Schenkungsteuer

Schenken könnte als Vererben vor dem Tod bezeichnet werden. Ein Erblasser gibt seinen potenziellen Erben mit der sogenannten „warmen Hand“ und kann sich noch zu Lebzeiten an deren Dankbarkeit erfreuen.

Schenken oder vererben?

Aber auch bei einer Schenkung fallen nach ErbStG Steuern an, egal ob es sich um bares Geld oder Vermögenswerte wie etwa Immobilien handelt. Die Höhe der Steuer ist bei der Erbschaftsteuer und Schenkungsteuer weitgehend identisch, die Freibeträge unterscheiden sich jedoch teilweise:

Beschenkter

Freibetrag

Ehepartner oder eingetragene Lebenspartner

500.000 Euro

Kinder (auch Adoptiv- und Stiefkinder), verwaiste Enkelkinder

400.000 Euro

Enkelkinder

200.000 Euro

alle anderen Personen

20.000 Euro

Eltern und Großeltern haben im Gegensatz zur Erbschaftsteuer nur einen Freibetrag von 20.000 Euro statt 100.000 Euro. Im Falle von Schenkungen können die Freibeträge auch mehrfach genutzt werden, das ist alle zehn Jahre möglich. Wer ein großes Vermögen zu vererben hat und langfristig plant, kann hier also Steuern sparen. Auch die Steuerklasse orientiert sich weitgehend an der Steuerklasse bei einer Erbschaft.
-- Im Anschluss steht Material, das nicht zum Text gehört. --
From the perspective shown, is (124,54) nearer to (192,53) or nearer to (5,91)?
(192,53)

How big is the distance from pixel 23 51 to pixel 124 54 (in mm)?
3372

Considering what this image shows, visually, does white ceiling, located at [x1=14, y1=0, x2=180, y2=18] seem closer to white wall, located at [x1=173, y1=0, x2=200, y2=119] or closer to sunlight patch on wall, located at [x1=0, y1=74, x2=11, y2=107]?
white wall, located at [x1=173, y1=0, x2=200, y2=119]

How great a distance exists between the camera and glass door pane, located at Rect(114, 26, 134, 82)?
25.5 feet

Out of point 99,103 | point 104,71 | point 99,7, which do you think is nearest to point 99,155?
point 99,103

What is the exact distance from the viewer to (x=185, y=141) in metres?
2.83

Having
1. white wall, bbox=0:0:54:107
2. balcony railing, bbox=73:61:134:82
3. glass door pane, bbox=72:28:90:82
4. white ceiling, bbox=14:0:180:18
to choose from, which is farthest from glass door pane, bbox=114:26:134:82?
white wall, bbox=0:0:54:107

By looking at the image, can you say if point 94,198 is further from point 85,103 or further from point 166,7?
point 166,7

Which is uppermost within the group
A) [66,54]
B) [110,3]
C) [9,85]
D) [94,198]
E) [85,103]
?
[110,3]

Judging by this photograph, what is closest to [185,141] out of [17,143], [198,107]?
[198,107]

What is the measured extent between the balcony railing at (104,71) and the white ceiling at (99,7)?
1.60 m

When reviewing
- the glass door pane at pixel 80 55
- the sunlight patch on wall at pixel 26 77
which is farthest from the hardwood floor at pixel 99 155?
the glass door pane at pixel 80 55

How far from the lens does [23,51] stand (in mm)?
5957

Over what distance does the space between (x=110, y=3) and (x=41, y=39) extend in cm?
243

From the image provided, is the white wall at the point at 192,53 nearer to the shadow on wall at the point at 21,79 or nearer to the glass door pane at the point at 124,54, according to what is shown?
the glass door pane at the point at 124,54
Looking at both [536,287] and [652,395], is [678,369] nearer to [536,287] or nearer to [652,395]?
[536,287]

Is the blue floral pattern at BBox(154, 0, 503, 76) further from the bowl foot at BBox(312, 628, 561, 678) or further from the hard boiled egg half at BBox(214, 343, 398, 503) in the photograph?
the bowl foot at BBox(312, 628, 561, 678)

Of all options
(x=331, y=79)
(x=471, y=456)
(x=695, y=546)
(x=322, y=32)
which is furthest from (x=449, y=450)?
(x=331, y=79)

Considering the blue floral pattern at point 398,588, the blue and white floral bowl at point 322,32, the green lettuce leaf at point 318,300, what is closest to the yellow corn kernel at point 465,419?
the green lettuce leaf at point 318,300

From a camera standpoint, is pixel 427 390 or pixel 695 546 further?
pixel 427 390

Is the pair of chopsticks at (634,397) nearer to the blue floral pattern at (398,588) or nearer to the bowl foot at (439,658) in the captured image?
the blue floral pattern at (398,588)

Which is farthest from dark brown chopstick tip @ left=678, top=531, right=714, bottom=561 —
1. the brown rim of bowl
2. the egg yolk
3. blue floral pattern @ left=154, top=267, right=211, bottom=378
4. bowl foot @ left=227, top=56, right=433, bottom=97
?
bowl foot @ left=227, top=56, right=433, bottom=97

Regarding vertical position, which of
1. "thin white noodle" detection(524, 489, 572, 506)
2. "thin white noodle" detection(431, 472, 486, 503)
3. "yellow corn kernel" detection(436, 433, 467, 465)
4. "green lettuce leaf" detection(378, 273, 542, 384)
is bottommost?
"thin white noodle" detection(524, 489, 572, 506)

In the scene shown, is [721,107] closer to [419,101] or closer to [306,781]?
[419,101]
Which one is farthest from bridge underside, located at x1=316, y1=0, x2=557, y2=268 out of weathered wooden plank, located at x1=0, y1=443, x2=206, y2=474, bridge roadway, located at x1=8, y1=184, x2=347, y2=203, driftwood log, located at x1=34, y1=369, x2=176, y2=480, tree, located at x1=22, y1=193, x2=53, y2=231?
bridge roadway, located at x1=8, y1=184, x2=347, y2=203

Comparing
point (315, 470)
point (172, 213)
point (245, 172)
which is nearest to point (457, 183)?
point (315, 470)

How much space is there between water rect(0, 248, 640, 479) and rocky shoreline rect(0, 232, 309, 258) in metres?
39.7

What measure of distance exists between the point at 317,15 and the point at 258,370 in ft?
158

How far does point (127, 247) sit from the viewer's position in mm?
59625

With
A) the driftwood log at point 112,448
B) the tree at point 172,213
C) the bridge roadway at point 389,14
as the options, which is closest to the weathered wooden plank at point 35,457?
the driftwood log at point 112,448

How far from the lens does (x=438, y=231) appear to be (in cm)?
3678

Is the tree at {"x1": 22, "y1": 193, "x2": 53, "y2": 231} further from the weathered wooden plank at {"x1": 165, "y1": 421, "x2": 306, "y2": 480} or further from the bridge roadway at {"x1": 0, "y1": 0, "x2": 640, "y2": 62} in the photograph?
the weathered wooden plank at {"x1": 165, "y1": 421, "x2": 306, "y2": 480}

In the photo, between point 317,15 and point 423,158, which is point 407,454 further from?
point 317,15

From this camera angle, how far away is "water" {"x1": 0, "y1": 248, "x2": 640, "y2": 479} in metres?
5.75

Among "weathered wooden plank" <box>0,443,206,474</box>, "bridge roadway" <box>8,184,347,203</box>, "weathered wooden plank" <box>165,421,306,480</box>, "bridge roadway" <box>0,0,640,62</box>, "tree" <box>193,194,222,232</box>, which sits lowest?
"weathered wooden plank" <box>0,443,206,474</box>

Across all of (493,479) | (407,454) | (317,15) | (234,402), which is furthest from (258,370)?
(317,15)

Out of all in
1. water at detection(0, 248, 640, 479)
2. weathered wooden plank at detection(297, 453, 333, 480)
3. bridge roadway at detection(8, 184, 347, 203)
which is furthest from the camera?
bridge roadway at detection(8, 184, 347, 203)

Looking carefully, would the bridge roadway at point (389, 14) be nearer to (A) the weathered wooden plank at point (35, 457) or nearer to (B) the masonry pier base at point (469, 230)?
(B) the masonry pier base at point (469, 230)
Regeln rund um die Schenkungsteuer

Laut Gesetz ist eine Schenkung eine Zuwendung, durch die der Schenker aus seinem Vermögen einen anderen bereichert. Voraussetzung dafür ist die Einigkeit darüber, dass es sich um ein Geschenk ohne Gegenleistung handelt. Sowohl der Beschenkte als auch der Schenkende sind dazu verpflichtet, größere Zuwendungen beim Finanzamt anzuzeigen. Diese Regelung entfällt bei notariell beglaubigten Schenkungen, da auch beteiligte Behörden verpflichtet sind, dem Finanzamt Informationen zur Schenkung zukommen zu lassen.

Wenn der Schenker seine Vermögenswerte zu Lebzeiten übergibt, kann er von bestimmten Vorteilen der Schenkungsteuer gegenüber der Erbschaftsteuer profitieren. An Ehegatten verschenkte Immobilien müssen bei einer Schenkung beispielsweise nicht für zehn Jahre bewohnt werden, um steuerfrei zu bleiben, wie es für die Befreiung von der Erbschaftsteuer nach ErbStG notwendig wäre. Beschenkte Kinder müssen hingegen selbst dann Schenkungsteuer bezahlen, wenn sie die Immobilie selbst nutzen wollen. Wer seinen Kindern diese Steuer legal ersparen möchte, muss entsprechend klug vorgehen.

Ein Beispiel: Eine Mutter möchte dem Sohn ihr Haus schenken. Der Wert beträgt 600.000 Euro, liegt also über dem Freibetrag. Schenkt die Inhaberin ihrem Sohn aber nur die Hälfte der Immobilie und überlässt die andere Hälfte ihrem Mann, bleiben beide Zuwendungen steuerfrei – für den Ehegatten ohnehin und für den Sohn im Rahmen der Freibeträge. Der Vater kann seine Hälfte dann seinerseits steuerfrei an den Sohn verschenken.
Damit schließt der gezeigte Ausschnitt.